**Provided passage**
- Charter-Time Warner Cable combination said to need limits
- Coalition says regulators should place limits on Charter
Dish Network Corp. and a trade group representing some of the largest U.S. broadband companies asked regulators to put limits on Charter Communications Inc.’s proposed purchase of Time Warner Cable Inc., saying the merger would hurt competition.
The proposed $55.1 billion deal would “reduce the ability of new players” to flourish in the broadband market, said Kevin Rupy, vice president of law and policy at USTelecom, an association with members including AT&T Inc. and Verizon Communications Inc.
U.S. regulators should make requirements of Charter before clearing the merger in order to keep the company from making Internet video more expensive for consumers or limit what’s available online, according to members of a new coalition critical of the merger who held a conference call Thursday.
The combination of Charter and Time Warner Cable would create the second-largest U.S. cable provider with 23.9 million customers in 41 states.
The enlarged Charter would have enough leverage to harm Dish’s Sling TV offering of programming over the Internet, said Jeff Blum, senior vice president at the satellite television company that’s branching into new services.

**Exercise task 1**
Copy the entire article on the Charter and Time Warner Cable merger word for word.

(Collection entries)

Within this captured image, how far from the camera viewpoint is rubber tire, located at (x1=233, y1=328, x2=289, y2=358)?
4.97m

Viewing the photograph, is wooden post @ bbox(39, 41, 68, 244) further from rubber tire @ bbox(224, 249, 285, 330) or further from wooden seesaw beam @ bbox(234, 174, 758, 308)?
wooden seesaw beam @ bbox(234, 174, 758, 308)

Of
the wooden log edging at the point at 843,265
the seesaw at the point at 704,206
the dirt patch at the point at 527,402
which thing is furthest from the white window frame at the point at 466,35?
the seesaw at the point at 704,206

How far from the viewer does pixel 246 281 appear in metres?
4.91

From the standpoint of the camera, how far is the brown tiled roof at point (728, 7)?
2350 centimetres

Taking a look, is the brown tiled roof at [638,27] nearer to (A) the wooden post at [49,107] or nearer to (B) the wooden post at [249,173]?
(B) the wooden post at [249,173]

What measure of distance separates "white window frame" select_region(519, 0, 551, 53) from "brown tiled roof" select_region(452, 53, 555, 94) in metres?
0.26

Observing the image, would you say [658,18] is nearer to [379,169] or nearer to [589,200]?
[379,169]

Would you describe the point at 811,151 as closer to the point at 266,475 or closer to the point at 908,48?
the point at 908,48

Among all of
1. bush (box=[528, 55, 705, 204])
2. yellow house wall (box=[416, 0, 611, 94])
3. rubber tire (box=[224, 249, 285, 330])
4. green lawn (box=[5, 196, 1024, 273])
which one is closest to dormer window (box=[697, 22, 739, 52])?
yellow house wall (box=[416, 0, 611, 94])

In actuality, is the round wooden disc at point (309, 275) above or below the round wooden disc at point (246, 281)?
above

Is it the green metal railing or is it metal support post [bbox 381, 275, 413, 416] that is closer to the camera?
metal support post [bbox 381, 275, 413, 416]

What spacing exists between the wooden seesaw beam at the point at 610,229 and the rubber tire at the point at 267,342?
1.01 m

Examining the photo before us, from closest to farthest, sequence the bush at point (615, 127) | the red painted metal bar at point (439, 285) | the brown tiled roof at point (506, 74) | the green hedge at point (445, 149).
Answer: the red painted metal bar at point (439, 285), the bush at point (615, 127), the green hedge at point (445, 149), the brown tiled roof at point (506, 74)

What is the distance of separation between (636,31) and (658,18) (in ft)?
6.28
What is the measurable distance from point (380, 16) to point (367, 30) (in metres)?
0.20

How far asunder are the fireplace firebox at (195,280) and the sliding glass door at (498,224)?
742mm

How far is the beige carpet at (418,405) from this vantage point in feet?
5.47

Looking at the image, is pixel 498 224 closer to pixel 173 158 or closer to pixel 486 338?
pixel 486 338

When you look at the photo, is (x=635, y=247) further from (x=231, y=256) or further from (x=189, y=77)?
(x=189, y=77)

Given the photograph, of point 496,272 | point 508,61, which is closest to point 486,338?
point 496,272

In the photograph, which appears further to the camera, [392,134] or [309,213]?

**Exercise task 2**
Repeat the rows verbatim, beginning at the line that contains "Is it the green" and continuing through the last line of the rows.

**Correct response 1**
- Charter-Time Warner Cable combination said to need limits
- Coalition says regulators should place limits on Charter
Dish Network Corp. and a trade group representing some of the largest U.S. broadband companies asked regulators to put limits on Charter Communications Inc.’s proposed purchase of Time Warner Cable Inc., saying the merger would hurt competition.
The proposed $55.1 billion deal would “reduce the ability of new players” to flourish in the broadband market, said Kevin Rupy, vice president of law and policy at USTelecom, an association with members including AT&T Inc. and Verizon Communications Inc.
U.S. regulators should make requirements of Charter before clearing the merger in order to keep the company from making Internet video more expensive for consumers or limit what’s available online, according to members of a new coalition critical of the merger who held a conference call Thursday.
The combination of Charter and Time Warner Cable would create the second-largest U.S. cable provider with 23.9 million customers in 41 states.
The enlarged Charter would have enough leverage to harm Dish’s Sling TV offering of programming over the Internet, said Jeff Blum, senior vice president at the satellite television company that’s branching into new services.

**Correct response 2**
Is it the green metal railing or is it metal support post [bbox 381, 275, 413, 416] that is closer to the camera?
metal support post [bbox 381, 275, 413, 416]

What spacing exists between the wooden seesaw beam at the point at 610,229 and the rubber tire at the point at 267,342?
1.01 m

Examining the photo before us, from closest to farthest, sequence the bush at point (615, 127) | the red painted metal bar at point (439, 285) | the brown tiled roof at point (506, 74) | the green hedge at point (445, 149).
Answer: the red painted metal bar at point (439, 285), the bush at point (615, 127), the green hedge at point (445, 149), the brown tiled roof at point (506, 74)

What is the distance of separation between (636,31) and (658,18) (in ft)?
6.28
What is the measurable distance from point (380, 16) to point (367, 30) (in metres)?
0.20

How far asunder are the fireplace firebox at (195,280) and the sliding glass door at (498,224)?
742mm

How far is the beige carpet at (418,405) from this vantage point in feet?
5.47

Looking at the image, is pixel 498 224 closer to pixel 173 158 or closer to pixel 486 338?
pixel 486 338

When you look at the photo, is (x=635, y=247) further from (x=231, y=256) or further from (x=189, y=77)?
(x=189, y=77)

Given the photograph, of point 496,272 | point 508,61, which is closest to point 486,338?
point 496,272

In the photograph, which appears further to the camera, [392,134] or [309,213]?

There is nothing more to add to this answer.